Siyasi bir aşk hikayesi: Türkiye ve Bosna-Hersek İlişkileri

Daha önce “Yugoslavya Yazıları”nda, Bosnalı ve Türk muhafazakârların birbirleriyle nasıl paslaştıklarını, savaştan bu yana 20 sene geçmiş olmasına rağmen kendi memleketlerine beş kuruş faydası olmayan Bosnalı sağcıların RTE sevgisini dile getiren yazılar yayımlamıştık. (1) Türkiye’deki muhafazakâr cenahın rüyalarındaki Bosna ile gerçek Bosna arasındaki farklılığı irdeleyen başka bir yazıyı önümüzdeki haftalarda İleri Haber’de kaleme alacağız.

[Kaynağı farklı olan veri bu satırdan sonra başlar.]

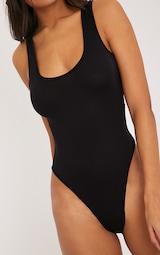 Basic Black Racer Back Bodysuit 6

Fakat bu yazıda geçtiğimiz Mayıs Bosna’da yayınlanan ve Türkiye’de, özellikle de “Bosna Sevdalısı” medyamızda hiç de değinilmeyen bir raporu okurlarımıza tanıtıyoruz.

Peşinen söyleyelim: Rapor ABD tarafından kurulan “Alman Marshall Fonu”nun (the German Marshall Fund of the United States) bir programı olan “Balkan Trust for Democracy” tarafından maddi olarak verilen bir destekle, Populari danışmanlık kuruluşu tarafından yayınlanmıştır. Elbette bu destek, bu derecede önemli bir çalışmanın gücünü önemli ölçüde kırmaktadır. Muhtemelen Türk Sağı’nın göbeğinin emperyalizm tarafından kesildiğini görmezden gelen, vaktinde Altıncı Filo’yu kıbleleri olarak belirlemiş olan tosuncuklarımız bu niteliğinden dolayı rapora çamur atmaktan geri durmayacaktır. Bu ülke geleceğine sahip çıkanların da STÖ’lerle, özellikle de emperyalist fonlarla beslenen STÖ’lerle arasının çok iyi olmadığı malumunuz. Fakat Dayton Anlaşması’yla işlevsiz bir devlete sahip olan, kendi muhafazakâr siyasetçileri sayesinde bilim ve eğitime ayırdıkları bütçenin bırakın bilimsel araştırmaları desteklemesini, Ulusal Müze’yi bile ödeneksizlikten kapatmak zorunda bırakan bir Bosna’dan bahsediyoruz. Ne yazık ki, Bosna’da akademisyenler, bilimsel üretimlerini yalnızca bu fonlarla yapabilmeye mahkûm olmuşlardır. Bizim için ise önemli olan elimizdeki raporun nesnel gerçeklikleri tüm açıklığıyla sunmuş olmasıdır.  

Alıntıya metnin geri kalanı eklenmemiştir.